*Extract*.
● ● ● ●
Separation is a Bitch —An “aha” moment on the MoodShift Journey

Years ago, my wife and I took a deep dive into the world of quantum physics—a world of infinite possibilities. For me, this produced an experience of cognitive dissonance that rattled me to the bone. This dissonance (chaos) was the result of straddling two very different paradigms in my head. I grew up believing the world was full of lack; a belief I adopted from my father. It had to be true. My father would not lie to me. It was confirmed by the commercials I watched on TV. This world of lack is contrasted by a world of abundance, as suggested by the principles of quantum physics.

Quantum physics suggests that we live in an ever-expanding, abundant universe where all possibilities exist in a potential state. A potential state at the quantum level just waiting to be molded into a creation—first in our virtual world of imagination, then manifesting into our world of physicality.
● ● ● ●
[Dataset excerpt]
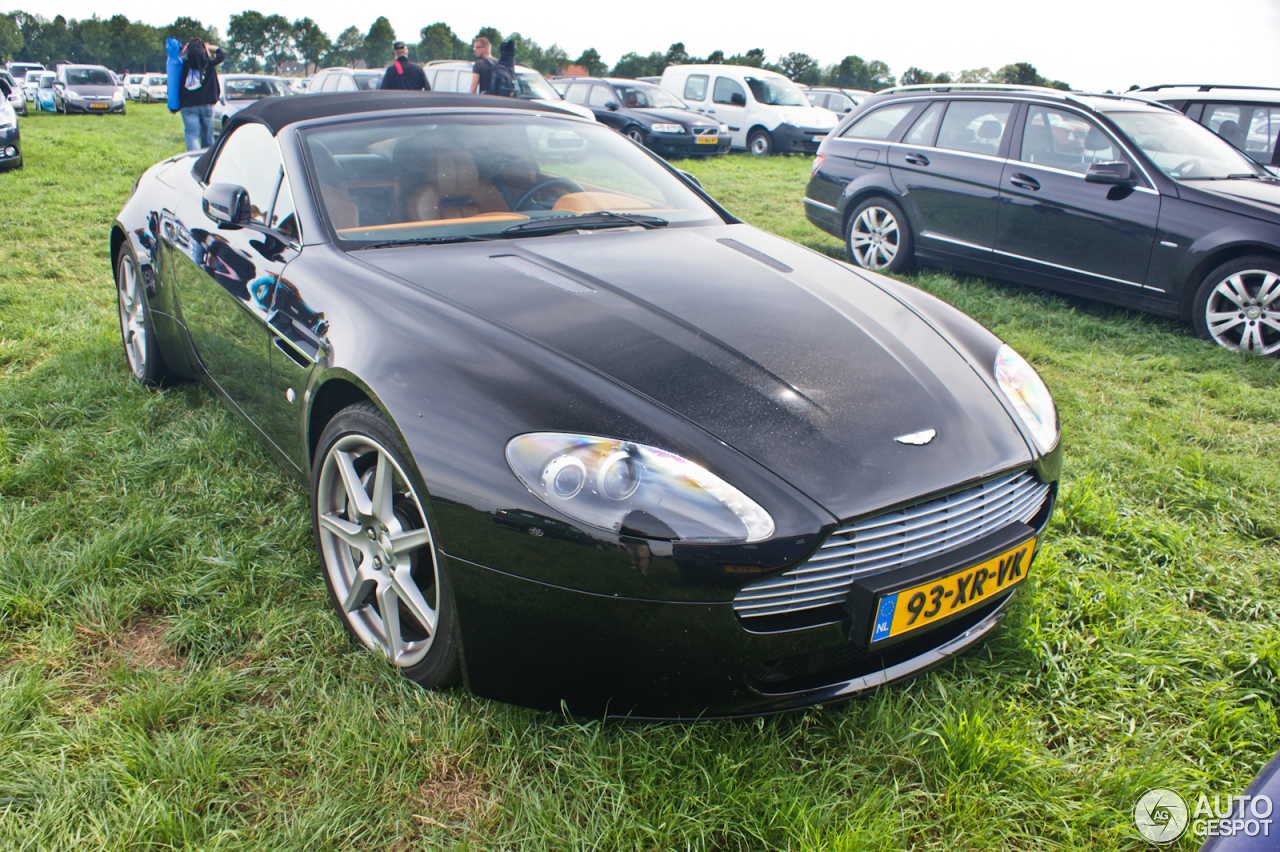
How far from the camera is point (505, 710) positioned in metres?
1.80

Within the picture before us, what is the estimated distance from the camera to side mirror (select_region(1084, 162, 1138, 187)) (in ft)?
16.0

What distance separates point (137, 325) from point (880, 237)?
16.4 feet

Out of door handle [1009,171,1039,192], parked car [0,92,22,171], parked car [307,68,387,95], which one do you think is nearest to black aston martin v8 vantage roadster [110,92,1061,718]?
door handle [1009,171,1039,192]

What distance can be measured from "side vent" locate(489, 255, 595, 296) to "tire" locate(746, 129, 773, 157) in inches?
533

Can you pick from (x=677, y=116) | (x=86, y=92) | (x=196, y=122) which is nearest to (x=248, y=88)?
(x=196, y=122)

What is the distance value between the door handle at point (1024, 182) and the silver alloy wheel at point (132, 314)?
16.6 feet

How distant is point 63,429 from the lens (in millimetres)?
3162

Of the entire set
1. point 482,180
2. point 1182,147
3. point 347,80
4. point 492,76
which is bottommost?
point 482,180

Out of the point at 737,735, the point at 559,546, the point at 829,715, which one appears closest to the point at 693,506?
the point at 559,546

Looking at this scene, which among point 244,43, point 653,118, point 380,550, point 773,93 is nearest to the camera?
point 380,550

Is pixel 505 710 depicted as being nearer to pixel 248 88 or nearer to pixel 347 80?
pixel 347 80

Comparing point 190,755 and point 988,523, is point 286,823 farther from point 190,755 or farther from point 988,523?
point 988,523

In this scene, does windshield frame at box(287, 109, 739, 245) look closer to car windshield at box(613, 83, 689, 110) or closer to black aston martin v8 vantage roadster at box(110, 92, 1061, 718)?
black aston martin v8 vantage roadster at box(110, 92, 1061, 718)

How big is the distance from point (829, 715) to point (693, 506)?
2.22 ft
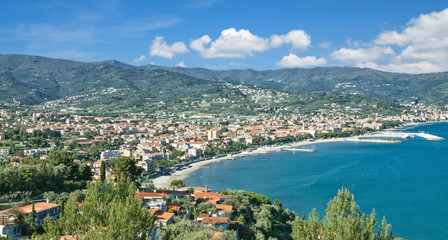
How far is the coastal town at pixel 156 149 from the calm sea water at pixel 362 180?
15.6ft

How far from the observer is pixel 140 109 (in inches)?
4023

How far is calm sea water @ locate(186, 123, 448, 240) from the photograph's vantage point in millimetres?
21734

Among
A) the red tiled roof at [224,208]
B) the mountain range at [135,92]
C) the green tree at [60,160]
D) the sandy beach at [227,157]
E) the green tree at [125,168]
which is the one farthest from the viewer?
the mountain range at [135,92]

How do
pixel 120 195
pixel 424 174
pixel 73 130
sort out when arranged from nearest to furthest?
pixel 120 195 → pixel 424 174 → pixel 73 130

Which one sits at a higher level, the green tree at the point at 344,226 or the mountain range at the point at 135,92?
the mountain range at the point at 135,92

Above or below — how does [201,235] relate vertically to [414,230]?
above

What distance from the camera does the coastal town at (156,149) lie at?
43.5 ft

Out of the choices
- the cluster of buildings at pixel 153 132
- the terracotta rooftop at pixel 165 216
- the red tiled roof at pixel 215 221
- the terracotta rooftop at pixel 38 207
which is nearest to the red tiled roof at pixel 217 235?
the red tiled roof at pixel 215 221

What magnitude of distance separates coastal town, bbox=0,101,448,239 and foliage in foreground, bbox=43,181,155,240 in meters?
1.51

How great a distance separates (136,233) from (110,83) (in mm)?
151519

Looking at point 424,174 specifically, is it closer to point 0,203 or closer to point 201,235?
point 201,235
● ● ● ●
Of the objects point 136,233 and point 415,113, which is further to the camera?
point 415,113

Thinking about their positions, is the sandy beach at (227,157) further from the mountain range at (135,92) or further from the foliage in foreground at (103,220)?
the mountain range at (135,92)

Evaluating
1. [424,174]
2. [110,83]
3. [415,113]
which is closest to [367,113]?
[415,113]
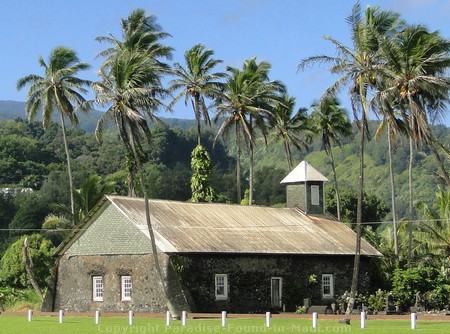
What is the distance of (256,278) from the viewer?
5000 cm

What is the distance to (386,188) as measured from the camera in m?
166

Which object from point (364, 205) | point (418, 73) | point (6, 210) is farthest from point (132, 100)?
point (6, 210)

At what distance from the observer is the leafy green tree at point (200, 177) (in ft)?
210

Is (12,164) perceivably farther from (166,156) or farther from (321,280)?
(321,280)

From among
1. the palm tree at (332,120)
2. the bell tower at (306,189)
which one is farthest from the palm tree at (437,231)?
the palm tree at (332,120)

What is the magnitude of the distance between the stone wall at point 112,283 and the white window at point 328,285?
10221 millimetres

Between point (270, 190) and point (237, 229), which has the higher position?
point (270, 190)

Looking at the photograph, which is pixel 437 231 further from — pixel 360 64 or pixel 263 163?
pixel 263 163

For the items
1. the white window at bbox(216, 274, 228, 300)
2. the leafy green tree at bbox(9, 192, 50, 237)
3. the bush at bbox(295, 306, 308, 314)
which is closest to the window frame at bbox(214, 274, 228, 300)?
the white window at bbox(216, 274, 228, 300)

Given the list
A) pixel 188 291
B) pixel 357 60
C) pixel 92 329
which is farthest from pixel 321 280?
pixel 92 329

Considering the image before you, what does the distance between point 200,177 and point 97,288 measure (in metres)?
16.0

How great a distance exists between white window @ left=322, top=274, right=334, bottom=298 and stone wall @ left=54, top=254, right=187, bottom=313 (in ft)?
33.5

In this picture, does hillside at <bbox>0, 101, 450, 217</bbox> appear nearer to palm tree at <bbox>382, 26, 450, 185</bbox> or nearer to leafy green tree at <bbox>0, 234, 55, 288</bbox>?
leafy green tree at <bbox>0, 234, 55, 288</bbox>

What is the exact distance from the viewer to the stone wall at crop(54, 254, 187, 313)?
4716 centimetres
● ● ● ●
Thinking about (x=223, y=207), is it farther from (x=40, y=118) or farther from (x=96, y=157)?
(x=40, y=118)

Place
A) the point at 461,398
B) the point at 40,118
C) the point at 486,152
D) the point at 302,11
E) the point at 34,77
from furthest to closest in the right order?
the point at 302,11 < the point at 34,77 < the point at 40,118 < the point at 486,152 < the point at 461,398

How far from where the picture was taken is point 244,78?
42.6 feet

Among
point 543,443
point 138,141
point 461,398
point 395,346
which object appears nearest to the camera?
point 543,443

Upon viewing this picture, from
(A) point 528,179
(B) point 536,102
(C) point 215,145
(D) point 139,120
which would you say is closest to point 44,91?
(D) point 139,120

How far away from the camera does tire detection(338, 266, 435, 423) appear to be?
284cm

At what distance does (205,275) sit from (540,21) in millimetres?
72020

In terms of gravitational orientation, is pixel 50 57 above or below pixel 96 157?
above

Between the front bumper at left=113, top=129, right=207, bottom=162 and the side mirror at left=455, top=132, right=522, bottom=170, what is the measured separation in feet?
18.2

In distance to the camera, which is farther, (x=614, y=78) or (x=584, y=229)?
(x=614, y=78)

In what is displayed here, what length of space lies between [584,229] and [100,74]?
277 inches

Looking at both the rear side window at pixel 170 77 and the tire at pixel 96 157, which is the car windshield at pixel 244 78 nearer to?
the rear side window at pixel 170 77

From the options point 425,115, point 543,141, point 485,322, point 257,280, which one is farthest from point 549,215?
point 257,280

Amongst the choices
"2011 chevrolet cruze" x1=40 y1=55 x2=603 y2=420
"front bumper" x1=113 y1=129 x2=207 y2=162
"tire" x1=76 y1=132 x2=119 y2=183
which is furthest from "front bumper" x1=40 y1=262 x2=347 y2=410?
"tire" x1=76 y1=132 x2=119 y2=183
● ● ● ●
*What is being asked*. Reproduce the part of the quantum physics essay starting with "Years ago, my" and going on through "of quantum physics.". Rely only on the quantum physics essay.

*Response*.
Years ago, my wife and I took a deep dive into the world of quantum physics—a world of infinite possibilities. For me, this produced an experience of cognitive dissonance that rattled me to the bone. This dissonance (chaos) was the result of straddling two very different paradigms in my head. I grew up believing the world was full of lack; a belief I adopted from my father. It had to be true. My father would not lie to me. It was confirmed by the commercials I watched on TV. This world of lack is contrasted by a world of abundance, as suggested by the principles of quantum physics.